TEXTE DE LECTURE ::
Un coureur de marathon s’approche de la ligne d’arrivée, mais soudainement l’athlète en sueur s’effondre sur le sol. Tout le monde supposerait que cela vient de ce qu’il a épuisé toute son énergie musculaire. Mais ce que peu de personnes savent c’est que cela peut être aussi un mécanisme de ralentissement qui s’enclenche dans le cerveau et qui nous rend trop épuisé pour pouvoir continuer. C’est ce qu’on appelle la “fatigue centrale”.
“Notre découverte permettra d’éclairer le paradoxe qui a été longtemps sujet de débat entre les chercheurs. Nous savions déjà que la sérotonine, qui est un neurotransmetteur, est libérée quand vous faites de l’exercice physique, et en effet, elle nous aide à continuer.

CONSIGNE A ::
D'après le passage sur la fatigue centrale, quelle autre cause que l'épuisement de l'énergie musculaire peut faire s'effondrer un coureur près de la ligne d'arrivée ?
CONSIGNE B ::
Recopiez, dans le passage sur la fatigue centrale, l'extrait allant de « Un coureur de » jusqu'à « aide à continuer. ».

DONNÉES BRUTES ::
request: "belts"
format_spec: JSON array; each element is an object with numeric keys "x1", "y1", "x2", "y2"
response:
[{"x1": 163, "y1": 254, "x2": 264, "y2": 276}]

RÉPONSE A ::
Un mécanisme de ralentissement peut s'enclencher dans le cerveau et nous rendre trop épuisé pour pouvoir continuer. C'est ce qu'on appelle la « fatigue centrale ».

RÉPONSE B ::
Un coureur de marathon s’approche de la ligne d’arrivée, mais soudainement l’athlète en sueur s’effondre sur le sol. Tout le monde supposerait que cela vient de ce qu’il a épuisé toute son énergie musculaire. Mais ce que peu de personnes savent c’est que cela peut être aussi un mécanisme de ralentissement qui s’enclenche dans le cerveau et qui nous rend trop épuisé pour pouvoir continuer. C’est ce qu’on appelle la “fatigue centrale”.
“Notre découverte permettra d’éclairer le paradoxe qui a été longtemps sujet de débat entre les chercheurs. Nous savions déjà que la sérotonine, qui est un neurotransmetteur, est libérée quand vous faites de l’exercice physique, et en effet, elle nous aide à continuer.